- _Texte à lire_:
/---
Le VBCI de Nexter est-il ensablé au Qatar ?

Par Michel Cabirol  |   |  590  mots
En décembre 2017, le ministère de la Défense qatari avait signé une lettre d'intention (LoI) avec Nexter en présence d'Emmanuel Macron.
Préoccupations sérieuses de Paris sur le prospect du VBCI (Nexter) au Qatar. Florence Parly y va lundi pour tenter d'y voir plus clair et pour déminer le terrain. En cause, l'allemand Rheinmetall, qui ne s'est jamais avoué vaincu.

Le dossier préoccupe en France. Et pas qu'un peu. Alors que le véhicule blindé de combat d'infanterie (VBCI) fabriqué par Nexter et armé de missile MMP de MBDA semblait être sur une orbite balistique au Qatar avec un contrat potentiellement annoncé le 18 décembre jour de la fête nationale, des vents contraires venus de Doha ont récemment douché l'optimisme dans lequel baignaient les Français depuis le mois de septembre. Pourtant, dans d'autres dossiers franco-qataris, tout se passe bien, fait-on observer à La Tribune.

A la fin de l'été, tout semblait largement balisé ou presque surtout après la visite de l'émir du Qatar en France, Cheikh Tamim Bin Hamad Al Thani, qui avait déjeuné le 19 septembre avec Emmanuel Macron. Et plus rien ne devait faire dérailler le premier contrat du VBCI (blindé huit roues de 28 tonnes) à l'export sur un segment de marché très concurrentiel. Mais cela ne semble plus être le cas alors que l'équipe de France a respecté les demandes qu'avaient fixés les Qataris.

Florence Parly pour déminer

Selon certaines sources interrogées par La Tribune, le Qatar remettrait en cause la plateforme elle-même, le VBCI de Nexter, et regarderait le Boxer (Rheinmetall et Krauss-maffei Wegmann). Ni plus, ni moins. Un travail de sape aurait pu être effectué par des concurrents, notamment Rheinmetall, qui n'a jamais accepté le choix de Doha, estiment-elles. D'autres suggèrent une tactique de négociations de la part des Qataris, qui ont toujours été de très bons négociateurs. Ou bien est-ce enfin en raison de la mise en examen du président du PSG, Nasser Al-Khelaïfi, très proche de l'émir du Qatar ? En réalité, personne en France ne semble vraiment savoir ce qui se passe sur ce contrat  sur lequel compte fermement la France.
\---
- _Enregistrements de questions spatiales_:
/---
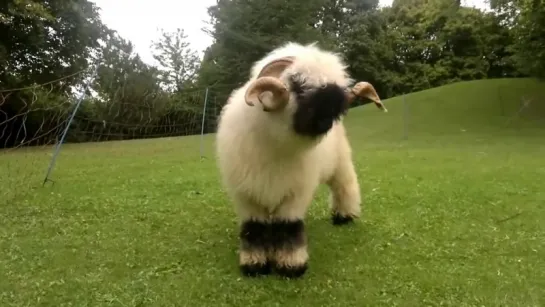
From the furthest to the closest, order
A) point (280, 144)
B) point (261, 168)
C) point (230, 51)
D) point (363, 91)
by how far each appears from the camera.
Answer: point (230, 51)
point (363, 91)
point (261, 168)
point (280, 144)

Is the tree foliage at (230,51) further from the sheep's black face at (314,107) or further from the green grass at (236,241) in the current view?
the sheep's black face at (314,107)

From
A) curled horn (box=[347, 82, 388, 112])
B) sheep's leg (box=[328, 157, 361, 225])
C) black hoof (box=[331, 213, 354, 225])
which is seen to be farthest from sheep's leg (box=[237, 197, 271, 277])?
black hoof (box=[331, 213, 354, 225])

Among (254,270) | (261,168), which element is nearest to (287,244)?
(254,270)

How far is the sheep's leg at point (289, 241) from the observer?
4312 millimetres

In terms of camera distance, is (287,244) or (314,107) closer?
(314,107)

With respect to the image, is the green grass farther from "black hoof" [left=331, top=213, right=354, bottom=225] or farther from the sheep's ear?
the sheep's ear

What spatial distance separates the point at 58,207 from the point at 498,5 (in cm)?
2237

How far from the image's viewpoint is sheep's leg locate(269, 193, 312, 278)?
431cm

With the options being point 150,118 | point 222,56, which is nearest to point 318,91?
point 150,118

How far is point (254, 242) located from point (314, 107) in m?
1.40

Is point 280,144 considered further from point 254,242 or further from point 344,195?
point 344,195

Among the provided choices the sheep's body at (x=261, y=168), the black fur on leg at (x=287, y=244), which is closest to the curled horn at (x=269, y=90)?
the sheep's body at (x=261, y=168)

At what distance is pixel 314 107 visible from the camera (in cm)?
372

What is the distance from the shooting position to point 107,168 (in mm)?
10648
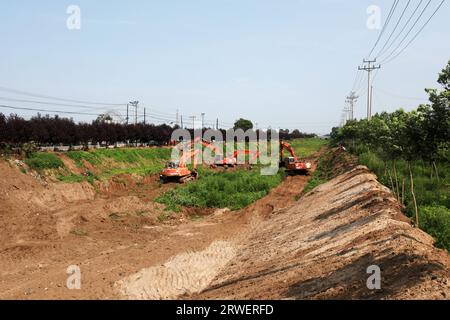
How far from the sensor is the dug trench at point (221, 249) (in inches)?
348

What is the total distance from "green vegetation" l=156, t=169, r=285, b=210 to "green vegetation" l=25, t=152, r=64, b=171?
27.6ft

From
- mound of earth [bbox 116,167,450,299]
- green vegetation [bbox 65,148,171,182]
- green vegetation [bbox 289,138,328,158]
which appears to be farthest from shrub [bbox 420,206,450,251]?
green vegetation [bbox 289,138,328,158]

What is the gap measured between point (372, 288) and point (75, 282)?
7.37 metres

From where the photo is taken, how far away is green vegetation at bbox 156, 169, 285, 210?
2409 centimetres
\---
/---
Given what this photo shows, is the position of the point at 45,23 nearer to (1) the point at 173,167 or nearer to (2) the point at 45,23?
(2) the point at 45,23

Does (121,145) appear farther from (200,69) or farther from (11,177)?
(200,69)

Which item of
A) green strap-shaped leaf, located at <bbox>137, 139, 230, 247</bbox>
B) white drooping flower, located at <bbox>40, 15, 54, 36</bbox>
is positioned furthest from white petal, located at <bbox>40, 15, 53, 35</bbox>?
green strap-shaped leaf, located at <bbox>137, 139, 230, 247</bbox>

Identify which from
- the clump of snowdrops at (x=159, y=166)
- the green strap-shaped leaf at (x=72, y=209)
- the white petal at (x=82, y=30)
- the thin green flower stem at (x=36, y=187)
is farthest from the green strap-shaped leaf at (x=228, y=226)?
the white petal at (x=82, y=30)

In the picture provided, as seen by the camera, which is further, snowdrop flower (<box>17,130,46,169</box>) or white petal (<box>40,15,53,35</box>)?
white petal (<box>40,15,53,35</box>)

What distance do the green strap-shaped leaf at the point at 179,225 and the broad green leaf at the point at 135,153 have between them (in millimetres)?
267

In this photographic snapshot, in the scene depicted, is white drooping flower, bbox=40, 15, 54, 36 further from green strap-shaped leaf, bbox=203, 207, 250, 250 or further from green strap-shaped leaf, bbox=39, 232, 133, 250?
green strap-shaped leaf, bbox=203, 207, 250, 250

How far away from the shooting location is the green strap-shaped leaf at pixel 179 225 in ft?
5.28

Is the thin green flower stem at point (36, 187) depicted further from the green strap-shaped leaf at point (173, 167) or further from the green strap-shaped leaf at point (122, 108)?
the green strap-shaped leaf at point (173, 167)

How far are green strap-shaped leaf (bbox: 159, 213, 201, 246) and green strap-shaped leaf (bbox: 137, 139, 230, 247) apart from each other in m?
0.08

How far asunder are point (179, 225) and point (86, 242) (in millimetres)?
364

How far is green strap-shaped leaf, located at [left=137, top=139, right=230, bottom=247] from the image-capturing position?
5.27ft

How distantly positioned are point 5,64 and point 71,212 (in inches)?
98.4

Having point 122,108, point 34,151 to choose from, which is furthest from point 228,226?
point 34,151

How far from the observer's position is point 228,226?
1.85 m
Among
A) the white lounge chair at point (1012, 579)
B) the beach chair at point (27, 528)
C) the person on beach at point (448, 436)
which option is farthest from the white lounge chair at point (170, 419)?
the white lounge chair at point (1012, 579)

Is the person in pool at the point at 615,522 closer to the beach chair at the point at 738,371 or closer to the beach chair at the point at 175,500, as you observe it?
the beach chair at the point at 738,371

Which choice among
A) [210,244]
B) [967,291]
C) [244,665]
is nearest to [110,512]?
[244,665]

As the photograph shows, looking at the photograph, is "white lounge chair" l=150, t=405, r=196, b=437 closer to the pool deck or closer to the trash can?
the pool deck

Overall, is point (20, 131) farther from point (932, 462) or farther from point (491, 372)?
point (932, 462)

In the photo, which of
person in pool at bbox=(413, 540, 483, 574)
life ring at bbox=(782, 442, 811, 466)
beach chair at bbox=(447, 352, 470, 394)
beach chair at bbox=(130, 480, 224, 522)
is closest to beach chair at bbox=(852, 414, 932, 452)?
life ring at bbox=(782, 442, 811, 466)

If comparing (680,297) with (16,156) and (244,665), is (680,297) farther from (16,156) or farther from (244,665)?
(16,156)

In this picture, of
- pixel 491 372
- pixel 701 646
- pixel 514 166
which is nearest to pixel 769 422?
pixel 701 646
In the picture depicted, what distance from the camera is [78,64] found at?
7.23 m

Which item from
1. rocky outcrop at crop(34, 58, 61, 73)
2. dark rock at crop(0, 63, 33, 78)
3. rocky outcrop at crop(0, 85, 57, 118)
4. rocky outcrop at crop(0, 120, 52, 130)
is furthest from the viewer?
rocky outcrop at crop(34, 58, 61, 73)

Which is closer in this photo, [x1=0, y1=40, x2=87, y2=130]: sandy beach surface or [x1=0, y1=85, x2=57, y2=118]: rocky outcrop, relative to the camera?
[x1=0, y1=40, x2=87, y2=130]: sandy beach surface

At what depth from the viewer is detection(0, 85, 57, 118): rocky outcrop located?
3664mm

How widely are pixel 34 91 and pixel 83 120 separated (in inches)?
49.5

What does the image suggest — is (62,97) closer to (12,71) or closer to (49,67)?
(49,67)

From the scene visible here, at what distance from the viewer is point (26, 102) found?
\---
/---
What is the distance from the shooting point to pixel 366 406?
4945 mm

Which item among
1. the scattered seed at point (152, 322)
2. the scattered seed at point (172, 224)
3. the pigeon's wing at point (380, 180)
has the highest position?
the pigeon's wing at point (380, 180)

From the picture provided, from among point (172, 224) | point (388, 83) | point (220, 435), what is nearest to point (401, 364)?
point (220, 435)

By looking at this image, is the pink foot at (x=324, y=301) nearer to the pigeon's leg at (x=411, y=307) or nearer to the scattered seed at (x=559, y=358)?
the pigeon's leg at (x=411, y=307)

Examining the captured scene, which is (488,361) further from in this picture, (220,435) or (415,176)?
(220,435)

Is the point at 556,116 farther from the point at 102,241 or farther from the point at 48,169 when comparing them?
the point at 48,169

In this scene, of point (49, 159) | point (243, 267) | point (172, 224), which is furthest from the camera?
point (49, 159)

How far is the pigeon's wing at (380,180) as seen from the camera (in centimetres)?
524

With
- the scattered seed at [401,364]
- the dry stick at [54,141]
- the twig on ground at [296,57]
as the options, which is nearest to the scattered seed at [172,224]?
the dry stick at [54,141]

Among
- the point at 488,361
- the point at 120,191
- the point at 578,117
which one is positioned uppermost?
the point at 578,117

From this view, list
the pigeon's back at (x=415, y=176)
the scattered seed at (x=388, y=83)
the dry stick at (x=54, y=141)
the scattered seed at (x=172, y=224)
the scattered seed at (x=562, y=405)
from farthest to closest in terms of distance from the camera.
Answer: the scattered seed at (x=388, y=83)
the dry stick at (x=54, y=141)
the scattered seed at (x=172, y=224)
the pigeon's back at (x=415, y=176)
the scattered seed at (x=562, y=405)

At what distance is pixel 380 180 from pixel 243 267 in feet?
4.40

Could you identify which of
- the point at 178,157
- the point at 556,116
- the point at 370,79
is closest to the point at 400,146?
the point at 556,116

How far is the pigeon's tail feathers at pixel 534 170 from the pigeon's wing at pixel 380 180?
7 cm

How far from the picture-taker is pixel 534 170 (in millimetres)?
\---
- _Tâches à réaliser_:
**A)** Dans les entrées, recopiez les lignes comprises entre celle qui contient « At what distance is pixel 380 » et celle qui contient « How far from the picture-taker », incluses, en remplaçant « the pigeon's wing » par « the bird's wing » sans rien modifier d'autre, s'il vous plaît.
**B)** Poursuivez l'article sur le VBCI de Nexter au Qatar à partir de l'endroit où il s'arrête.
L'article et les entrées n'ont aucun rapport entre eux.

- _Réponses ci-dessous_:
**A)**
At what distance is pixel 380 180 from pixel 243 267 in feet?
4.40

Could you identify which of
- the point at 178,157
- the point at 556,116
- the point at 370,79
is closest to the point at 400,146?
the point at 556,116

How far is the pigeon's tail feathers at pixel 534 170 from the bird's wing at pixel 380 180?
7 cm

How far from the picture-taker is pixel 534 170 (in millimetres)?

**B)**
C'est pour cela que Florence Parly tentera d'y voir plus clair et élucider les demandes des Qataris lors de sa tournée dans le Golfe, où elle fera un stop lundi à Doha. La ministre des Armées essaiera de lever les ambiguïtés, si ambiguïtés il y a, lors de ses rencontres avec l'émir du Qatar, et le Dr Khalid bin Mohammed Al Attiyah, vice-Premier ministre et ministre d''État aux Affaires de la Défense. Un échec serait durement ressenti par Paris. En décembre 2017, le ministère de la Défense qatari avait signé une lettre d'intention (LoI) avec Nexter en présence d'Emmanuel Macron. Une commande qui avait été estimée à l'époque par l'Elysée à 1,5 milliard d'euros.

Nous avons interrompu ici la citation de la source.